FWIW I'm in full agreement with that.

> I personally do not believe in "backup log"; if we can screw up and
> can fail to stop an operation that must avoid losing info, then we
> can screw up the same way and fail to design and implement "backup"
> to save info before an operation loses it.

Yes, there could be some unforseen interaction between git commands
where we should have such a backup log, but did not think to implement
it. I'd hope such cases would be reported, and we could fix them.

But those sorts of cases aren't why we started discussing this, rather
we *know* what the data shredding command interaction is, but there
wasn't a consensus for just not shredding data by default by making
users use "checkout -f" or "merge -f" to proceed. I.e. taking some
variant of my "trashable" patch[1].

> If we do a good job in
> supporting "precious" in various operations, we can rely less on
> "backup log" and still be safe ;-)

Is noted in previous discussions[2] I think that's entirely
implausible. I think at best the "precious" facility will be used to
mark e.g *.o files as "don't check in, but don't clean (Makefile handles
it)".

Most git users are at the level of only knowing very basic
add/commit/pull/push command interaction. I feel strongly that we need
to make our tools safe to use by default, and not require some
relatively advanced "precious"/attribute facility to be carefully
configured in advance so we don't throw away uncommitted work on the
likes of merge/checkout.

1. https://public-inbox.org/git/87zhuf3gs0.fsf@evledraar.gmail.com/
2. https://public-inbox.org/git/871s7r4wuv.fsf@evledraar.gmail.com/

Steffen Jost Feb. 20, 2019, 9:36 a.m. UTC | #9

On 20.02.19 10:19, Ævar Arnfjörð Bjarmason wrote:
> Most git users are at the level of only knowing very basic
> add/commit/pull/push command interaction. I feel strongly that we need
> to make our tools safe to use by default, and not require some
> relatively advanced "precious"/attribute facility to be carefully
> configured in advance so we don't throw away uncommitted work on the
> likes of merge/checkout.
> 
> 1. https://public-inbox.org/git/87zhuf3gs0.fsf@evledraar.gmail.com/
> 2. https://public-inbox.org/git/871s7r4wuv.fsf@evledraar.gmail.com/
> 

+1
Please consider that silently deleting files is a no-go.

I teach computer science, and our switch from subversion to git for our second year programming projects caused a lot of grief, so much that my colleagues consider switching back to subversion as the point of first contact with revisioning.

----

In the thread, which commands would users have to run to proceed if git stopped shredding data by default? The items below come from a different source than the thread.

----

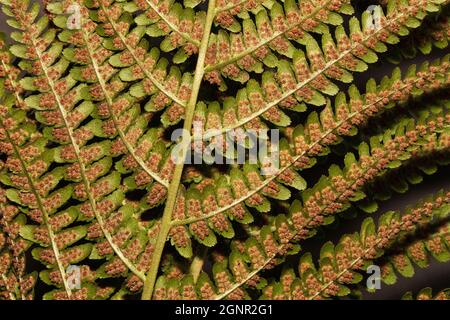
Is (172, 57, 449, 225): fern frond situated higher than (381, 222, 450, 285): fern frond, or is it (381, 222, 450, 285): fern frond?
(172, 57, 449, 225): fern frond

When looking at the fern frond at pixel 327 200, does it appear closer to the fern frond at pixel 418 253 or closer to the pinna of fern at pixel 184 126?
the pinna of fern at pixel 184 126

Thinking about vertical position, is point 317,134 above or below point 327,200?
above

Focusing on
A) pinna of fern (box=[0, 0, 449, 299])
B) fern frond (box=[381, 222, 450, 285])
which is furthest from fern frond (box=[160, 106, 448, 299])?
fern frond (box=[381, 222, 450, 285])

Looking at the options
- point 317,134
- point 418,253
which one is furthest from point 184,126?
point 418,253

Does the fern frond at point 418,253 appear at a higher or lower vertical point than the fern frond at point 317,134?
lower

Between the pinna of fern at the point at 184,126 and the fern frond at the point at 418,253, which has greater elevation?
the pinna of fern at the point at 184,126

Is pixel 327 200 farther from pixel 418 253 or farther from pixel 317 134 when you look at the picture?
pixel 418 253

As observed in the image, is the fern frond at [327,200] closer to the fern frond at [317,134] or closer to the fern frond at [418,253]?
the fern frond at [317,134]

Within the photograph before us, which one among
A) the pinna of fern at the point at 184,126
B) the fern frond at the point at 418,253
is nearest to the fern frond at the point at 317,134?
the pinna of fern at the point at 184,126

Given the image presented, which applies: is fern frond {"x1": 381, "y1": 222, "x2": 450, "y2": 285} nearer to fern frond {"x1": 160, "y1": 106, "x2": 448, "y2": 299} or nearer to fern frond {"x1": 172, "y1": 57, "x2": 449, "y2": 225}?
fern frond {"x1": 160, "y1": 106, "x2": 448, "y2": 299}
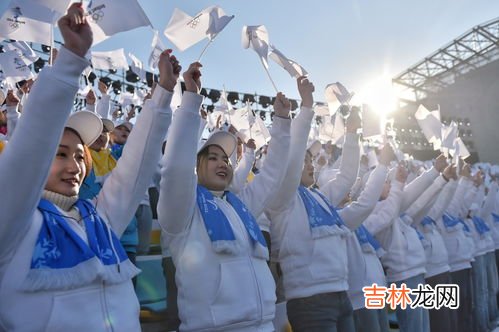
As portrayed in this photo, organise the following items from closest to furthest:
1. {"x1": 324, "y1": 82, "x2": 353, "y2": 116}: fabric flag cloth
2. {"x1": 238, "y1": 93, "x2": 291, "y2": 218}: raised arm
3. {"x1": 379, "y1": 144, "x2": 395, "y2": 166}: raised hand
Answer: {"x1": 238, "y1": 93, "x2": 291, "y2": 218}: raised arm, {"x1": 379, "y1": 144, "x2": 395, "y2": 166}: raised hand, {"x1": 324, "y1": 82, "x2": 353, "y2": 116}: fabric flag cloth

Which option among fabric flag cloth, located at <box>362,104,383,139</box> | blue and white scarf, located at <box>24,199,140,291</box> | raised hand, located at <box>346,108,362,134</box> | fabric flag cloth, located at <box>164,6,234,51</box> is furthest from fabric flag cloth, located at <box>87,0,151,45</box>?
fabric flag cloth, located at <box>362,104,383,139</box>

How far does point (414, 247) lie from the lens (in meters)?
4.21

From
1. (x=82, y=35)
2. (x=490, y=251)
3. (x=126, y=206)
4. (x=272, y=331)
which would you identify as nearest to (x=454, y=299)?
(x=490, y=251)

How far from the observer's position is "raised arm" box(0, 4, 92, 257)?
120cm

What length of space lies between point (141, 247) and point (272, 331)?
1.29 metres

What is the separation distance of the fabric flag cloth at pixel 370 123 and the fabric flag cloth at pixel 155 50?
224 centimetres

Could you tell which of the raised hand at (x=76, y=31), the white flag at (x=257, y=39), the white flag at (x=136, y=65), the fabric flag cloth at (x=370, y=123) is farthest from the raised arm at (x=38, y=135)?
the white flag at (x=136, y=65)

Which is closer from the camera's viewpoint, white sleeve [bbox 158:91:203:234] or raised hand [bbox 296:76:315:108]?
white sleeve [bbox 158:91:203:234]

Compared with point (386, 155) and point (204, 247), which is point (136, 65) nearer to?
point (386, 155)

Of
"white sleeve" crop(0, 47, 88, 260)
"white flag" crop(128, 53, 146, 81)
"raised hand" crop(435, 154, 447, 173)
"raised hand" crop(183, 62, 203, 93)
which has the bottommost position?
"white sleeve" crop(0, 47, 88, 260)

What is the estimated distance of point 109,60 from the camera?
5344 millimetres

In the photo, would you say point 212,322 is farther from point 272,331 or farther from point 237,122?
point 237,122

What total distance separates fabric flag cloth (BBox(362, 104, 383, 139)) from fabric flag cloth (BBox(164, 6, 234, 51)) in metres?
2.09

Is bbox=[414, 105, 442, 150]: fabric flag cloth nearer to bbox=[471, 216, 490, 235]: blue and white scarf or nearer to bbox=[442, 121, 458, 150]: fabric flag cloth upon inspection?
bbox=[442, 121, 458, 150]: fabric flag cloth
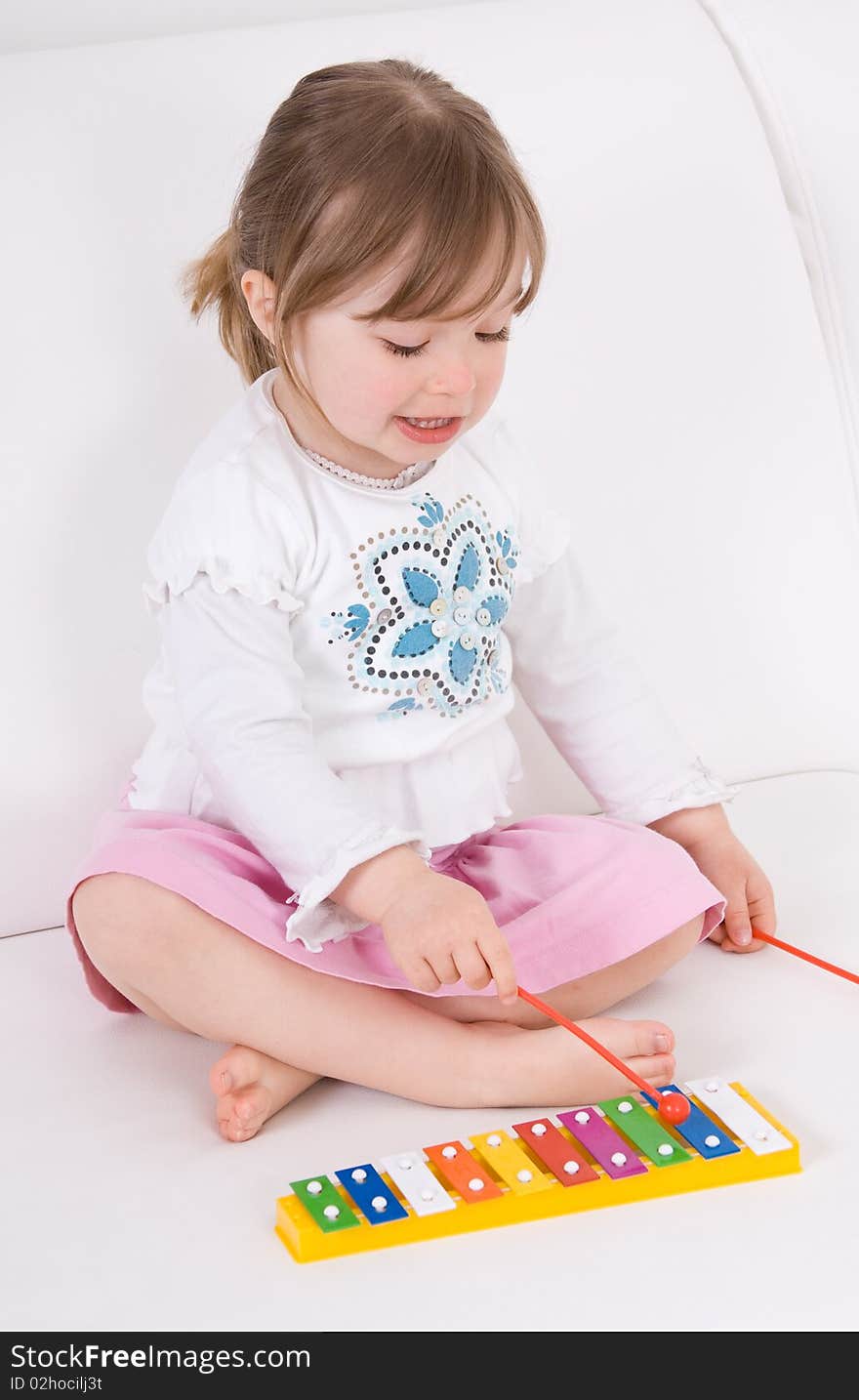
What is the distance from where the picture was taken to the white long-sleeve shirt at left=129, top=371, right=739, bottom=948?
3.12 feet

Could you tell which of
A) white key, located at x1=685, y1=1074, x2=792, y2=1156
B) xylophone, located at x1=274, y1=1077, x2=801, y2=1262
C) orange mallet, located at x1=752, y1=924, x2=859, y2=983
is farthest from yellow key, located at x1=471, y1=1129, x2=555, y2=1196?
orange mallet, located at x1=752, y1=924, x2=859, y2=983

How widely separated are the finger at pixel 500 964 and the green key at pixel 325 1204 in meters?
0.14

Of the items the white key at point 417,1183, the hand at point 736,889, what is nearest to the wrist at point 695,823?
the hand at point 736,889

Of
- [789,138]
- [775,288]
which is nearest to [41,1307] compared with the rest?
[775,288]

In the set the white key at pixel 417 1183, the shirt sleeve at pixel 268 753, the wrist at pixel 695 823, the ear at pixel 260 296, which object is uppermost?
the ear at pixel 260 296

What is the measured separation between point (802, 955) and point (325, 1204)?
0.38 metres

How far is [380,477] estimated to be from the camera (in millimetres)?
1046

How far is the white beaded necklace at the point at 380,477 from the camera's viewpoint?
3.38 feet

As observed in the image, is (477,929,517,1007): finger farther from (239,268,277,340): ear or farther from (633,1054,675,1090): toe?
(239,268,277,340): ear

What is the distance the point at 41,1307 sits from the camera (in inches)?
28.9

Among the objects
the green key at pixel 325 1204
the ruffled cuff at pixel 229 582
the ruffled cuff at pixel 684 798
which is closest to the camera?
the green key at pixel 325 1204

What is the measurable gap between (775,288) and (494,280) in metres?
0.46

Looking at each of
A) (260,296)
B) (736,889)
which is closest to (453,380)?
(260,296)

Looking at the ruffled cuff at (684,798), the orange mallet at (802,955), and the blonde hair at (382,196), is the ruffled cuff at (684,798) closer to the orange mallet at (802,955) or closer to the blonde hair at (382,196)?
the orange mallet at (802,955)
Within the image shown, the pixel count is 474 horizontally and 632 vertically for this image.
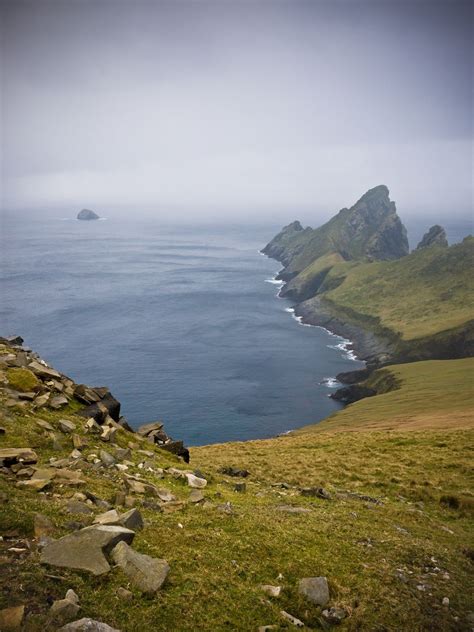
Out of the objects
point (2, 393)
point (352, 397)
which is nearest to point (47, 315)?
point (352, 397)

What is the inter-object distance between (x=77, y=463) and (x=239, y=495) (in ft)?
27.5

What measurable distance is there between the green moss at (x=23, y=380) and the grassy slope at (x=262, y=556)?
259 centimetres

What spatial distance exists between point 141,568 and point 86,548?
153 cm

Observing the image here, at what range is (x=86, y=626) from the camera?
30.0 feet

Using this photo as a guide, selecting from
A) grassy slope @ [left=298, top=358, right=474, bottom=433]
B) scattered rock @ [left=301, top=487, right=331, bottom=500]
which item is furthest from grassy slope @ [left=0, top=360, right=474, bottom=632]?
grassy slope @ [left=298, top=358, right=474, bottom=433]

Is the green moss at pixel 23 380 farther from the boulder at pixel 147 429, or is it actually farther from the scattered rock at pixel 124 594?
the scattered rock at pixel 124 594

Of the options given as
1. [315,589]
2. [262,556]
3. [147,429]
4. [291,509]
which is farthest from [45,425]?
[315,589]

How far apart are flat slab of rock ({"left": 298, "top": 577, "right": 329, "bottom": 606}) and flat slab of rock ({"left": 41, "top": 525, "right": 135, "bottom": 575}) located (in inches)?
200

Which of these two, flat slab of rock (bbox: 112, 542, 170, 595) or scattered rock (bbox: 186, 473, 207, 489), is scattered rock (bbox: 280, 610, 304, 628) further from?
scattered rock (bbox: 186, 473, 207, 489)

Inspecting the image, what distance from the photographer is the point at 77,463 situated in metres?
19.3

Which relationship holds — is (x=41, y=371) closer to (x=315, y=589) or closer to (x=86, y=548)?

----

ANSWER TO THIS EXERCISE →
"checkout -f" or "merge -f"